Denn Friedrich Merz ist ein Relikt vergangener Zeiten, ein Wiedergänger aus den neunziger und den nuller Jahren, der Zeit der Deregulierungen, der großen Privatisierungen, des Aktienhypes. In diesen Jahren veröffentlichte Friedrich Merz Bücher mit so zackigen Titeln wie „Mut zur Zukunft“ und „Nur wer sich ändert, wird bestehen.“ Einer allerdings hat sich in all den Jahren nicht verändert: Friedrich Merz.

Verkörperung des Dilemmas der Konservativen

So gesehen steht der Sauerländer emblematisch für das Dilemma des Konservativismus. Denn schon früh liebäugelten Konservative mit den Mächtigen des Wirtschaftslebens. Das hatte verschiedene Gründe. Zunächst soziale und ästhetische: Die Wirtschaftsführer der Industrialisierung bildeten die neue Eliten, den Ersatzadel, zu dem sich der Konservative schon äußerlich hingezogen fühlte. Vor allem aber schienen die Wirtschaftsführer und ihre Ideologen natürliche Verbündete im Weltanschauungskampf. Denn Konservative ebenso wie Wirtschaftsliberale waren und sind streng antisozialistisch. Und der Feind meines Feindes ist schließlich mein Freund.

*GESPEICHERTE DATEN*.
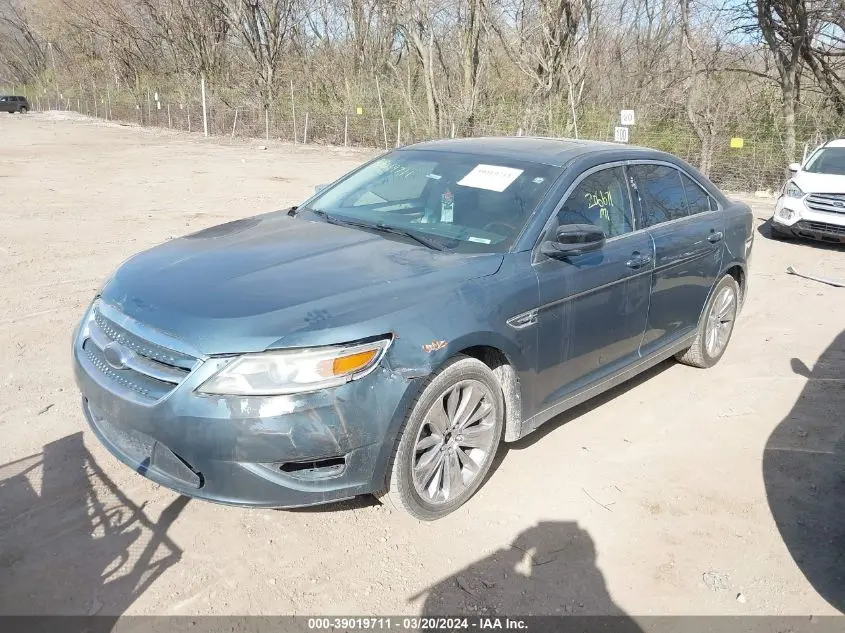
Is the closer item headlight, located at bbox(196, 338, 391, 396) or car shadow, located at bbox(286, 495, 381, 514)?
headlight, located at bbox(196, 338, 391, 396)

*AUFGABEN*.
a) Aus welchen Jahrzehnten stammt Friedrich Merz laut dem Textauszug als Wiedergänger?
b) Schreiben Sie bitte den Abschnitt des Textauszugs zwischen „So gesehen steht“ und „schließlich mein Freund.“ ab, beide eingeschlossen.

*ERGEBNISSE JE AUFGABE*.
a) Aus den neunziger und den nuller Jahren.

b)
So gesehen steht der Sauerländer emblematisch für das Dilemma des Konservativismus. Denn schon früh liebäugelten Konservative mit den Mächtigen des Wirtschaftslebens. Das hatte verschiedene Gründe. Zunächst soziale und ästhetische: Die Wirtschaftsführer der Industrialisierung bildeten die neue Eliten, den Ersatzadel, zu dem sich der Konservative schon äußerlich hingezogen fühlte. Vor allem aber schienen die Wirtschaftsführer und ihre Ideologen natürliche Verbündete im Weltanschauungskampf. Denn Konservative ebenso wie Wirtschaftsliberale waren und sind streng antisozialistisch. Und der Feind meines Feindes ist schließlich mein Freund.